Nevertheless, I like Ben’s caution about focusing too much on evaluations as outputs and the need to focus more on outcomes, the use and uptake of evaluations.

2. The section of Ben’s paper that most attracted my interest was the story about the Joint Evaluation of Emergency Assistance to Rwanda, and how the evaluation team managed to ensure it became “one of the most influential evaluations in the aid sector”. We need more case studies of these kinds of events and then a systematic review of those case studies.

3. When I read statements various like this: “As well as a supply of credible evidence, effort needs to be made to understand the demand for evidence” I have an image in my mind of evaluators as humble supplicants, at the doorsteps of the high and mighty. Isn’t it about time that evaluators turned around and started demanding that policy makers disclose the evidence base of their existing policies? As I am sure has been said by others before, when you look around there does not seem to be much evidence of evidence based policy making. Norms and expectations need to be built up, and then there may be more interest in what evaluations have to say. A more assertive and questioning posture is needed.

Sound expectations: from impact evaluations to policy change

3ie Working paper # 12, 2011, by Center for the Implementation of Public Policies Promoting Equity and Growth (CIPPEC) Emails: vweyrauch@cippec.org, gdiazlangou@cippec.org

Abstract

“This paper outlines a comprehensive and flexible analytical conceptual framework to be used in the production of a case study series. The cases are expected to identify factors that help or hinder rigorous impact evaluations (IEs) from influenc ing policy and improving policy effectiveness. This framework has been developed to be adaptable to the reality of developing countries. It is aimed as an analytical-methodological tool which should enable researchers in producing case studies which identify factors that affect and explain impact evaluations’ policy influence potential. The approach should also enable comparison between cases and regions to draw lessons that are relevant beyond the cases themselves.

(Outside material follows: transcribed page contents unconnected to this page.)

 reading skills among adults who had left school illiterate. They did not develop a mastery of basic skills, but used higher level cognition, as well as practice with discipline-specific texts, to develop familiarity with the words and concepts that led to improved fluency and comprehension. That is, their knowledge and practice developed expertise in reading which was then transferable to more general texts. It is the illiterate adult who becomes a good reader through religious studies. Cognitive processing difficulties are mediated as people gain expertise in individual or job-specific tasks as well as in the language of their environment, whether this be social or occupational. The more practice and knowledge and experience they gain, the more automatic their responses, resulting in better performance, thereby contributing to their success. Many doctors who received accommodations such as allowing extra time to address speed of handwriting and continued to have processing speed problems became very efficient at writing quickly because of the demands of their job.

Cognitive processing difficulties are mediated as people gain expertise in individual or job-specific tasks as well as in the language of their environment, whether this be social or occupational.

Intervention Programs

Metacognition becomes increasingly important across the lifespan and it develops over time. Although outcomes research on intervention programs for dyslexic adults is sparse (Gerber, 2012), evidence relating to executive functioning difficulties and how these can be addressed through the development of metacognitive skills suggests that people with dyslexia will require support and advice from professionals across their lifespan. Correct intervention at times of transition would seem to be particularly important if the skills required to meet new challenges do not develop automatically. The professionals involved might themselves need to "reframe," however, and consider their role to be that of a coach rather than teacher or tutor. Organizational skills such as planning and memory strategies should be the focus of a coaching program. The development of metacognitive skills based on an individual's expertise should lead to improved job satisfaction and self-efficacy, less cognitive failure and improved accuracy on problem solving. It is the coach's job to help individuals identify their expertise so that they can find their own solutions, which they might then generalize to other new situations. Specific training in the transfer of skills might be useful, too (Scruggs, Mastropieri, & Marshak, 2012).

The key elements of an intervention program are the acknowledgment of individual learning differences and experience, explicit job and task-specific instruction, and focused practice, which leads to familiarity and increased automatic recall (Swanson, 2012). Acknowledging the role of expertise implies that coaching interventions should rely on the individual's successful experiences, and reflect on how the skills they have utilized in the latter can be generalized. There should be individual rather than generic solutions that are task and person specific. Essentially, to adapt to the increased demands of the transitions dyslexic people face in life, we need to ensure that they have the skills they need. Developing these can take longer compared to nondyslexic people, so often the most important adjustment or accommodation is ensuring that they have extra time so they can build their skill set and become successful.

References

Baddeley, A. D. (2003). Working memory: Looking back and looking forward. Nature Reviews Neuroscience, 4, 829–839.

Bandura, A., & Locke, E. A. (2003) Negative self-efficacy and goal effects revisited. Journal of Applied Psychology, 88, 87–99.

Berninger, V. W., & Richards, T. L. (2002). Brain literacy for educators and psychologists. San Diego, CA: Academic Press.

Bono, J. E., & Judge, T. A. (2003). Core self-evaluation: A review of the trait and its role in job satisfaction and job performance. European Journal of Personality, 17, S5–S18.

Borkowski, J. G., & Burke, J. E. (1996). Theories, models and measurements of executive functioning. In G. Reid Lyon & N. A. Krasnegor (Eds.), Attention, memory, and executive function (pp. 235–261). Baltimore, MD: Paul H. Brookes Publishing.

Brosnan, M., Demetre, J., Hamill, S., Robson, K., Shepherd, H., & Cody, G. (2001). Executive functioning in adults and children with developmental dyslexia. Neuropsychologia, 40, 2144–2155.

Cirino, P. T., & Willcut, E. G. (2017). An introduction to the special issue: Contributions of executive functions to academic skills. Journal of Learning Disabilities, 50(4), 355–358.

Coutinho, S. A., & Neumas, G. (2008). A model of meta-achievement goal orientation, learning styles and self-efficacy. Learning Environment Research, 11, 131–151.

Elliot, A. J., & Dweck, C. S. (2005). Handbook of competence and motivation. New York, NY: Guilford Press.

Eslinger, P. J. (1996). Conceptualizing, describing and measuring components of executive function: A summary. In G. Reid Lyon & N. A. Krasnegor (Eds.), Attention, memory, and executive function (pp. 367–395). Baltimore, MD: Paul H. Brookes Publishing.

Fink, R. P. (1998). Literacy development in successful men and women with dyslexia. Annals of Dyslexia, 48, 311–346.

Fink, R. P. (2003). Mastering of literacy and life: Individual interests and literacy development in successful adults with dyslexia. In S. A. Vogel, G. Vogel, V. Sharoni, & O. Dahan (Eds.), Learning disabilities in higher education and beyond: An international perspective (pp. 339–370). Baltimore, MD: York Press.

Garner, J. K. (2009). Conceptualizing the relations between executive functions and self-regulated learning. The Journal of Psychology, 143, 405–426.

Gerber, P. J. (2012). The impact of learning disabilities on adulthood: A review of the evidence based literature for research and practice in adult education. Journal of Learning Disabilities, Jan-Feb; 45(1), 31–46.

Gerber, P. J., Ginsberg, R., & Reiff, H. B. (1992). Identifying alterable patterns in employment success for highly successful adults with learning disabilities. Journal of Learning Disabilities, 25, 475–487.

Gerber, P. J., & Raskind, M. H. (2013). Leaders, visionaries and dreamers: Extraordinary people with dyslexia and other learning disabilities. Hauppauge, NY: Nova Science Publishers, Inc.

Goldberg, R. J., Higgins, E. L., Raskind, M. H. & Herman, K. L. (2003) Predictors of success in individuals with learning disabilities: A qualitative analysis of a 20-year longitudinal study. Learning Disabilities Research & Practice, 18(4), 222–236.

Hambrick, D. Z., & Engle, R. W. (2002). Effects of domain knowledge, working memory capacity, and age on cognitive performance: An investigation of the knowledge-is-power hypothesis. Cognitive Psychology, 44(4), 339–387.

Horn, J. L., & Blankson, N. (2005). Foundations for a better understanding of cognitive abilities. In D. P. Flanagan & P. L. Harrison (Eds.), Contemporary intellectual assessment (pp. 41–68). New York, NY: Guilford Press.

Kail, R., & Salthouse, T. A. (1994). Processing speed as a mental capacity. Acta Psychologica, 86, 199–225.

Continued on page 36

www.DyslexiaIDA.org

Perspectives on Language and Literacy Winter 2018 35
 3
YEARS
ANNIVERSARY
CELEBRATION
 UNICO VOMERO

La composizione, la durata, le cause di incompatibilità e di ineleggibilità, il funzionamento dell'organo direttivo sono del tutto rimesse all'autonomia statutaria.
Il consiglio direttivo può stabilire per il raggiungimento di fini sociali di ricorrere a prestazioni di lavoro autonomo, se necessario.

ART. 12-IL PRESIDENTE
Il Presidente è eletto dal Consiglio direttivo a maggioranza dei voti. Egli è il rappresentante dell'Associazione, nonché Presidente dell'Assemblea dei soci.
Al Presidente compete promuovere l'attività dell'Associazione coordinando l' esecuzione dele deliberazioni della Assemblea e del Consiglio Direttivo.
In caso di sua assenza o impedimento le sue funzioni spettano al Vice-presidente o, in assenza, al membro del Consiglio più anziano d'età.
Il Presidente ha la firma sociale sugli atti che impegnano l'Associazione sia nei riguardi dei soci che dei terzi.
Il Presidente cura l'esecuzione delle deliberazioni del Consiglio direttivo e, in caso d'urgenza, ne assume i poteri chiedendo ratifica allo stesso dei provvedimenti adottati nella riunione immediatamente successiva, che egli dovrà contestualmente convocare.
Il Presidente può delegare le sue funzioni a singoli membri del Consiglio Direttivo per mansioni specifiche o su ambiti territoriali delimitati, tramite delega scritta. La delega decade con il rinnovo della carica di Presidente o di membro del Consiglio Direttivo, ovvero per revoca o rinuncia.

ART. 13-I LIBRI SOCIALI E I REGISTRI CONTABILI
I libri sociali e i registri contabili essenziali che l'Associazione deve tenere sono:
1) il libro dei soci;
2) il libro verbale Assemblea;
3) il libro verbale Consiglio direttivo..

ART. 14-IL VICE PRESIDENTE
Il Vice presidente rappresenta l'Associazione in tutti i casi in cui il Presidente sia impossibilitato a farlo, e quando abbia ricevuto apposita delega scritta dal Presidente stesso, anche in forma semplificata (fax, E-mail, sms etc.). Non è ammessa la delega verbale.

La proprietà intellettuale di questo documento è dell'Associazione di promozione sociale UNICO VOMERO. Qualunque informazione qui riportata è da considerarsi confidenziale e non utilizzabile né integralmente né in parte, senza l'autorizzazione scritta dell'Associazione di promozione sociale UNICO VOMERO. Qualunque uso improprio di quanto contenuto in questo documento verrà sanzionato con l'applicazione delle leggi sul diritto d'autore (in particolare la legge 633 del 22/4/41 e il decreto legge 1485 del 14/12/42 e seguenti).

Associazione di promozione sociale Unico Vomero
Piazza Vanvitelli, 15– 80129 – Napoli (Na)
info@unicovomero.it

There are two different , though interconnected, issues that must be dealt with while discussing the policy influence of impact evaluations. The first issue has to do with the type of policy influence pursued and, aligned with this, the determination of the accomplishment (or not) of the intended influence. In this paper, we first introduce the discussion regarding the different types of policy influence objectives that impact evaluations usually pursue, which will ultimately help determine whether policy influence was indeed achieved. This discussion is mainly centered around whether an impact evaluation has had impact on policy. The second issue is related to the identification of the factors and forces that mediate the policy influence efforts and is focused on why the influence was achieved or not. We have identified and systematized the mediating factors and forces, and we approach them in this paper from the demand and supply perspective, considering as well, the intersection between these two.

The paper concludes that, ultimately, the fulfillment of policy change based on the results of impact evaluations is determined by the interplay of the policy influenc e objectives with the factors that affect the supply and demand of research in the policymaking process.

The paper is divided in four sections. A brief introduction is followed by an analysis of policy influence as an objective of research, specifically, impact evaluations. The third section identifies factors and forces that enhance or undermine influence in public policy decision making. The research ends up pointing out the importance of measuring policy influence and enumerates a series of challenges that have to be further assessed.”